The most entertaining pocket dials: Late night calls when the surrounding noise is at a minimum and people are having conversations you can actually hear. If the phone is held or taken out of the pocket it sometimes takes a minute to realize they are not talking to you but the person next to them. Since this happens so frequently I have had to create some entertainment value out of these calls. I often will call people back a few days later and mentioned some aspect of the call that totally throws them for a loop. Like hey Janet, I think you should really buy the red couch, I agree with Tom that it would go much better with curtains in the living room. This especially works well with people you have not seen in awhile and for the life of them would have no idea how you would ever know about the couch or even who Jim was.
The most perplexing and nerve racking pocket dials: There are some moments when you see a number come up and you are struggling to even figure out how to answer the call because you can’t get your head around why in the world would they be calling me right now. Just imagine all the people on your cellphone directory and then imagine some of them calling you in the middle of the night out of the blue. Sometimes you think the only reason they could be calling would be if something bad had happened.
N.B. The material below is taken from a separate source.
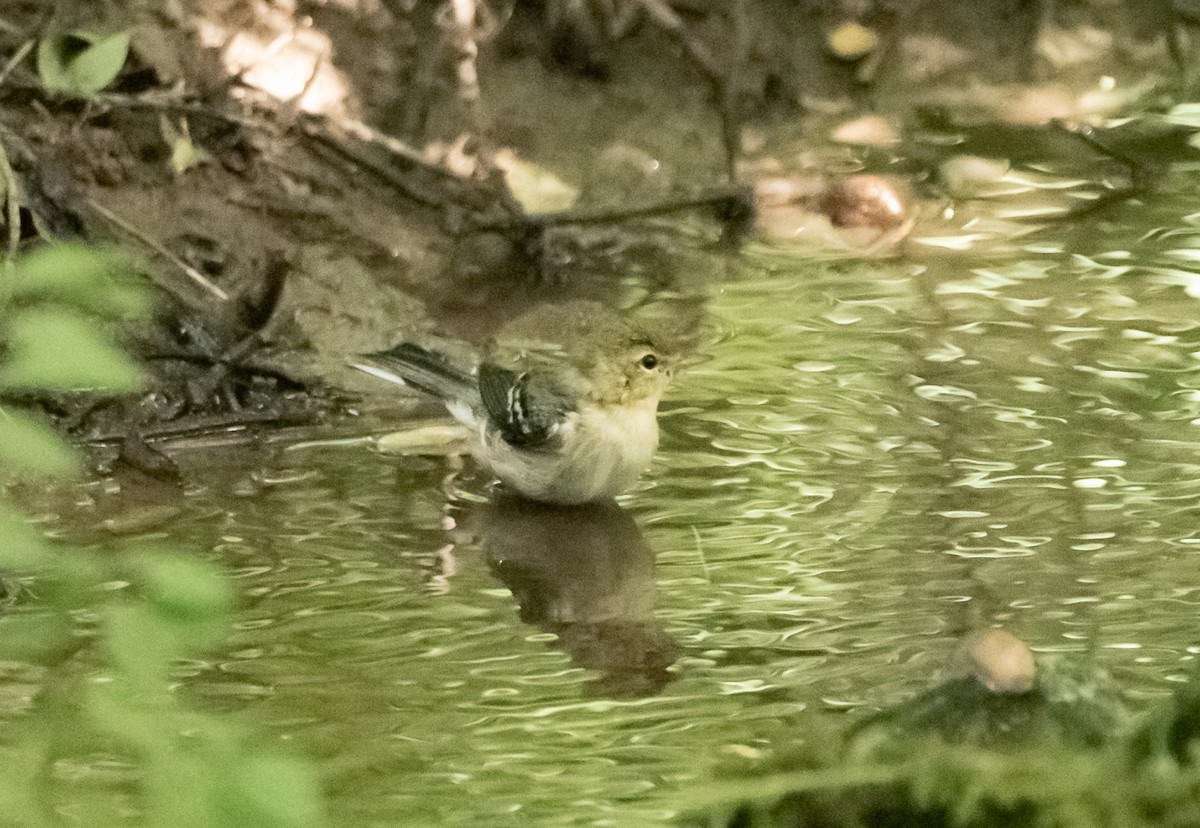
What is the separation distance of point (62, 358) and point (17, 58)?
10.4 feet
If say your cousin is calling at 6AM on a Tuesday, or a CEO of a major company is calling at 1 in the morning. For the most part the strange out of place calls are fortunately almost always pocket dials.
I get more pocket dials from friends and family than anyone I know. When your name begins with AA you are at the top of almost everyones cellphone address book. I must say I have heard some pretty interesting conversations though as a result.